Although Hiland said he conducted several digs at Smith’s workplace in New Jersey and his Connecticut beach home, Fran’s body was never found. Secret informants at the prison where Smith was imprisoned were unable to provide any evidence.

Although there was no new evidence, Mercer County prosecutors contacted Hiland at the FBI training academy in Virginia, where he worked in 2019, and said they believed they had evidence to charge him in Fran’s death. There is enough evidence for.

“It was State’s position that, in 1991, Smith was confident he had a successful blueprint kill and get away “And followed their 1974 playbook, but corrected the only mistake they made in the murder of Janice Hartman — placing her body in a place where it could be accidentally discovered,” the prosecutor’s office said in a statement at the time. “

But, according to NJ.com, in 2022, a judge ruled that the jury could not hear evidence about the murder of Smith’s first wife. Mercer County Judge Peter Warshaw said at the time that one murder of a spouse does not constitute the other and that introducing it as evidence could unfairly influence the jury.

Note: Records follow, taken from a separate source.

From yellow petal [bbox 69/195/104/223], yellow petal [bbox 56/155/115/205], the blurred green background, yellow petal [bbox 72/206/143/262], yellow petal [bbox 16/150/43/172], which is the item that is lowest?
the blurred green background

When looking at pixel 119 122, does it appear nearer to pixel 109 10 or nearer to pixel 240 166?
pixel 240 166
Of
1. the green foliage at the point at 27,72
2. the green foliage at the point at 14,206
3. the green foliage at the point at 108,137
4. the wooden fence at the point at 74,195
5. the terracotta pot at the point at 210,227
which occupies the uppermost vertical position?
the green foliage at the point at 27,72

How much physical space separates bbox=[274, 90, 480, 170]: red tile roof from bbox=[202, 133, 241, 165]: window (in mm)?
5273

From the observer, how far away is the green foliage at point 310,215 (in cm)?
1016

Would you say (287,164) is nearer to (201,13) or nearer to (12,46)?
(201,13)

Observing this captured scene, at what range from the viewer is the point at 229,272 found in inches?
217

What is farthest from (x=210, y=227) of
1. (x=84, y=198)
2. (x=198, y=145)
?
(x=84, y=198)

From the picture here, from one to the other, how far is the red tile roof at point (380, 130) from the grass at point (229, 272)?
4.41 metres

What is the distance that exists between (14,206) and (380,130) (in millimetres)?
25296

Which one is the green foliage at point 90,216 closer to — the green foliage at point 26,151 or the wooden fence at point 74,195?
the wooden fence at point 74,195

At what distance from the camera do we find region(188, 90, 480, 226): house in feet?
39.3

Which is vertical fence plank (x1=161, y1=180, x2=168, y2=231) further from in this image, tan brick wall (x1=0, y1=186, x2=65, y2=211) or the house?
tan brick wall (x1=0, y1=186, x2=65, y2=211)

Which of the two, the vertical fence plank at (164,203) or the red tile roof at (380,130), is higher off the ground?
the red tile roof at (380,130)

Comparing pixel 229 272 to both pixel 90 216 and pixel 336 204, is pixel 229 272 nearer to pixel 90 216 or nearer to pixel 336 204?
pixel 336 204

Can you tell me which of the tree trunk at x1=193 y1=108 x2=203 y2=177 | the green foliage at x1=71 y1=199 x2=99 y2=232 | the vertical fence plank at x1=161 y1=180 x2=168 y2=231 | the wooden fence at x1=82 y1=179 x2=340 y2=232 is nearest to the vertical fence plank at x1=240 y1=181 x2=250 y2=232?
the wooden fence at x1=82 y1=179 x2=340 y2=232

In a final attempt to bring closure to the second wife’s family, prosecutors reached their agreement. His statement regarding Fran’s body was never publicized. But his daughter, Deanna Childers, told Dateline that he claimed he wrapped the woman’s body in a blanket and left it in a trash can at his former workplace in New Jersey.

Hiland, who retired from FBI In 2022, it was said that it was unlikely that Smith left Fran’s body there. There was heavy traffic in the area and the body could be easily seen, he said.

The former agent told Dateline that because he has cooperated with prosecutors — although he has not made a full confession or provided corroborating evidence — he may have a better chance of release on parole in 2029.